┌─ EXTRACTED DATA

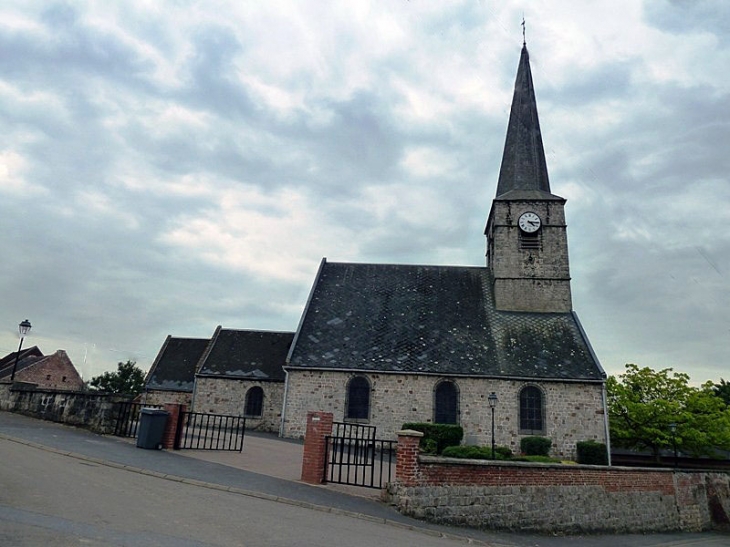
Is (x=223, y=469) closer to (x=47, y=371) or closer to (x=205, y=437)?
(x=205, y=437)

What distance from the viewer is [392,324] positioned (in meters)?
24.4

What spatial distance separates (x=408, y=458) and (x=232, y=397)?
1651 centimetres

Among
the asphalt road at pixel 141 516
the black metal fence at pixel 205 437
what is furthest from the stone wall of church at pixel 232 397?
the asphalt road at pixel 141 516

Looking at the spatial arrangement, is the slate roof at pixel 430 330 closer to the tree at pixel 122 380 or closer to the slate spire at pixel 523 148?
the slate spire at pixel 523 148

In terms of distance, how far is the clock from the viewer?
25.2 m

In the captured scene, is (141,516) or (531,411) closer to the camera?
(141,516)

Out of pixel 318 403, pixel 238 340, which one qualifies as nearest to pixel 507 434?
pixel 318 403

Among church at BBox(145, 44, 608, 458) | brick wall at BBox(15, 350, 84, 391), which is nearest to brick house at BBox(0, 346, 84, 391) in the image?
brick wall at BBox(15, 350, 84, 391)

└─

DO THIS
Format all the rows above as a numbered list, one line per item, with blank lines omitted. Leave the picture out of the list.

ANSWER
1. Is (x=223, y=469) closer to (x=47, y=371) or closer to (x=205, y=437)?
2. (x=205, y=437)
3. What distance from the viewer is [392,324] positioned (in meters)?
4. 24.4
5. What spatial distance separates (x=408, y=458) and (x=232, y=397)?
6. 1651 centimetres
7. Among
8. the asphalt road at pixel 141 516
9. the black metal fence at pixel 205 437
10. what is furthest from the stone wall of church at pixel 232 397?
11. the asphalt road at pixel 141 516
12. Looking at the spatial arrangement, is the slate roof at pixel 430 330 closer to the tree at pixel 122 380 or closer to the slate spire at pixel 523 148?
13. the slate spire at pixel 523 148
14. In terms of distance, how far is the clock from the viewer?
15. 25.2 m
16. In the captured scene, is (141,516) or (531,411) closer to the camera?
17. (141,516)
18. Out of pixel 318 403, pixel 238 340, which one qualifies as nearest to pixel 507 434?
19. pixel 318 403
20. Among church at BBox(145, 44, 608, 458) | brick wall at BBox(15, 350, 84, 391), which is nearest to brick house at BBox(0, 346, 84, 391) in the image?
21. brick wall at BBox(15, 350, 84, 391)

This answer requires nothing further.